EXERCISE TASK
Render the part of the data that opens with the line containing "As seen in this" and runs through the last line of the data as a Markdown table with the columns Row and Line. Number each line in order and skip blank lines.

==*==

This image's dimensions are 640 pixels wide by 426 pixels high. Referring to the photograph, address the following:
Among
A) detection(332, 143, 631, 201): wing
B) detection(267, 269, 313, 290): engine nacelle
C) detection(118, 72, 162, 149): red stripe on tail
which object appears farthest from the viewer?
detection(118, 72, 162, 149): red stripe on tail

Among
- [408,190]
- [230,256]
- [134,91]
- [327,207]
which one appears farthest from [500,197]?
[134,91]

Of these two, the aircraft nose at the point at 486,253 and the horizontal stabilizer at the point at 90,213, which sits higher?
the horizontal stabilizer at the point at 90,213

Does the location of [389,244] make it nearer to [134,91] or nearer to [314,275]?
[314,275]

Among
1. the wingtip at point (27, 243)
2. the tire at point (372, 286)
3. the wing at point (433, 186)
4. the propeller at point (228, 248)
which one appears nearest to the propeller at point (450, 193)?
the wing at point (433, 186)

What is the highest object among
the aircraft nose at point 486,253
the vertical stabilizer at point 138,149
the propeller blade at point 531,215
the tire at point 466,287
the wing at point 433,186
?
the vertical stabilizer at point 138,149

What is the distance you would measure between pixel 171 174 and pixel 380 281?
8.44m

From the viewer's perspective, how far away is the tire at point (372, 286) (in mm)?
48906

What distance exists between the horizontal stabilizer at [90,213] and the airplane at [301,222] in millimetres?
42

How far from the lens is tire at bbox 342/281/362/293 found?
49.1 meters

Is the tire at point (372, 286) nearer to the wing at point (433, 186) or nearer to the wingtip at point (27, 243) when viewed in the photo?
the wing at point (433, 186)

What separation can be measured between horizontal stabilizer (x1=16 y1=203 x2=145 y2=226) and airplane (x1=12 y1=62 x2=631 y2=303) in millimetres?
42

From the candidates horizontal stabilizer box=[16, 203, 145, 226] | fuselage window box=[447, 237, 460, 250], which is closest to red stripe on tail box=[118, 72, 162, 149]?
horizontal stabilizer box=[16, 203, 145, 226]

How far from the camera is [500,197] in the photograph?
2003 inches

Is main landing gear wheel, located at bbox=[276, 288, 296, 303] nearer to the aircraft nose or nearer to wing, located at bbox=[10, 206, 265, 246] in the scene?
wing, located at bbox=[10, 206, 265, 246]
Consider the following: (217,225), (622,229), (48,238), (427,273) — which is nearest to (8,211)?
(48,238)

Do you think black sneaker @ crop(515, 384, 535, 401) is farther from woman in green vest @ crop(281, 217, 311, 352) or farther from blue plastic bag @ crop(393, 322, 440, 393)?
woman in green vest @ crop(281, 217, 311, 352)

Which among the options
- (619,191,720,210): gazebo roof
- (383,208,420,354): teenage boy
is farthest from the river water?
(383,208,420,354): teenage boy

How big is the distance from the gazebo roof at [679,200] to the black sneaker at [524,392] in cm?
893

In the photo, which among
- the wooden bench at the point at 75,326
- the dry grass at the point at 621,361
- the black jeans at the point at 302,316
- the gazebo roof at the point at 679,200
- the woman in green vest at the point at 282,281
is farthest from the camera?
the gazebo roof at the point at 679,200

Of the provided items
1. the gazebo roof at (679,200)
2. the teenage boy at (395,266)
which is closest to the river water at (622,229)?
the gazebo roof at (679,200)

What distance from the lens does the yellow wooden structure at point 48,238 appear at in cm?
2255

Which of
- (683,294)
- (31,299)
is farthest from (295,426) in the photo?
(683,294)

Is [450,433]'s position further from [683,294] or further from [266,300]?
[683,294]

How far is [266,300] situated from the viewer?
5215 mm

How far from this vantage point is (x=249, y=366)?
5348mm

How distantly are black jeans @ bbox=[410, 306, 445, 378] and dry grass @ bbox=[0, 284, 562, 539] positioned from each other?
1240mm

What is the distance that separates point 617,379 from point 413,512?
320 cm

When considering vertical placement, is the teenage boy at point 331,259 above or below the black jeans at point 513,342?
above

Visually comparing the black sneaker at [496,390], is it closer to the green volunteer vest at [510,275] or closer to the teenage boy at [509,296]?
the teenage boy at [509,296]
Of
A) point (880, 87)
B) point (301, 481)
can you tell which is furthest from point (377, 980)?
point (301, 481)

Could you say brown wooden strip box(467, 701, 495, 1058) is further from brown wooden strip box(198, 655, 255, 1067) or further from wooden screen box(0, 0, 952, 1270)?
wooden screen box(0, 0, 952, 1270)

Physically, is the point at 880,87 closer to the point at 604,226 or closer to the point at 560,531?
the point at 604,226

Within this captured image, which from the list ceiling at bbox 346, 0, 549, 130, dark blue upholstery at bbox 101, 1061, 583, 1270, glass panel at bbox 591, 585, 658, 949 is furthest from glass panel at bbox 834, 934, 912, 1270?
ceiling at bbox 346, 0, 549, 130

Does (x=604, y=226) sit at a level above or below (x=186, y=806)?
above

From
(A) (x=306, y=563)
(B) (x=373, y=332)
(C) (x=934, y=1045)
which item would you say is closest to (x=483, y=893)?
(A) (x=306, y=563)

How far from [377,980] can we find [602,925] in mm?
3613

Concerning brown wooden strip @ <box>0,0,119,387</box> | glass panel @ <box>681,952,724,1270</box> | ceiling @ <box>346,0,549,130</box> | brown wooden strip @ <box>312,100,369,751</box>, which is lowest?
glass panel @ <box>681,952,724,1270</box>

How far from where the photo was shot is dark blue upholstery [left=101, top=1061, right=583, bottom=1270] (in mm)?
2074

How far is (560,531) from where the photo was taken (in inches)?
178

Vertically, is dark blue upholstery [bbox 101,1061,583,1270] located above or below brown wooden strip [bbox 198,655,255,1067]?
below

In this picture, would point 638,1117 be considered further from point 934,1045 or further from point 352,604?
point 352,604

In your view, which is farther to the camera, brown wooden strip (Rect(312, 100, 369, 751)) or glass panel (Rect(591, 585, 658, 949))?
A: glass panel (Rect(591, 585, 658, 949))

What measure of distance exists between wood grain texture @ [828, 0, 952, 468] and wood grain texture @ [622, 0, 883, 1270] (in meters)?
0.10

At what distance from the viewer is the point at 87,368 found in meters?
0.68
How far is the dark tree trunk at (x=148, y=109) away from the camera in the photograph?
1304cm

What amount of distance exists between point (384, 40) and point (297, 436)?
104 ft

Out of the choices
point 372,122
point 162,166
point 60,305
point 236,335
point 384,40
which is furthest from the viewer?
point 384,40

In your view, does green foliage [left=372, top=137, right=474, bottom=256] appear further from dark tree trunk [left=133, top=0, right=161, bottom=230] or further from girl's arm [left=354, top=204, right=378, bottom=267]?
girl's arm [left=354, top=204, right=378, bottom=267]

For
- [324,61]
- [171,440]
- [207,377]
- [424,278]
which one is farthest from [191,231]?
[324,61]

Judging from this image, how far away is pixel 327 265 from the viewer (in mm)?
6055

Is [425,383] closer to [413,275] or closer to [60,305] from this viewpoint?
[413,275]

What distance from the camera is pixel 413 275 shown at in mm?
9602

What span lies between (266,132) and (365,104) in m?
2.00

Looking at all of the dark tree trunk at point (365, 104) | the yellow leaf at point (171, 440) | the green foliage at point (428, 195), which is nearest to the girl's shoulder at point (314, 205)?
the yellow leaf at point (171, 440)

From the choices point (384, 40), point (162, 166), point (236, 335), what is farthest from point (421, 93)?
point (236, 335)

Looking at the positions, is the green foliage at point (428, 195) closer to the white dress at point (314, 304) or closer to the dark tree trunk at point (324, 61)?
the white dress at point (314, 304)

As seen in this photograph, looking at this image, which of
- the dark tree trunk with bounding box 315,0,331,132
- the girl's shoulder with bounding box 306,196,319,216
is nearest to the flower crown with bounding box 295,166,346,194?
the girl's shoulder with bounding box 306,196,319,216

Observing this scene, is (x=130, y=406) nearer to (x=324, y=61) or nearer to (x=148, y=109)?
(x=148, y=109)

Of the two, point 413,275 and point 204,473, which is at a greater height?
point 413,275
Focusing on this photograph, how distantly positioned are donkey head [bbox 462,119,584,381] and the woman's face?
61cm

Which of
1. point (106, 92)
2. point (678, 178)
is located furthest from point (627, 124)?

==*==

TASK ANSWER
| Row | Line |
|---|---|
| 1 | As seen in this photograph, looking at this image, which of |
| 2 | - the dark tree trunk with bounding box 315,0,331,132 |
| 3 | - the girl's shoulder with bounding box 306,196,319,216 |
| 4 | is nearest to the flower crown with bounding box 295,166,346,194? |
| 5 | the girl's shoulder with bounding box 306,196,319,216 |
| 6 | Observing this scene, is (x=130, y=406) nearer to (x=324, y=61) or nearer to (x=148, y=109)? |
| 7 | (x=148, y=109) |
| 8 | Of the two, point 413,275 and point 204,473, which is at a greater height? |
| 9 | point 413,275 |
| 10 | Focusing on this photograph, how distantly positioned are donkey head [bbox 462,119,584,381] and the woman's face? |
| 11 | 61cm |
| 12 | Which of |
| 13 | 1. point (106, 92) |
| 14 | 2. point (678, 178) |
| 15 | is located furthest from point (627, 124)? |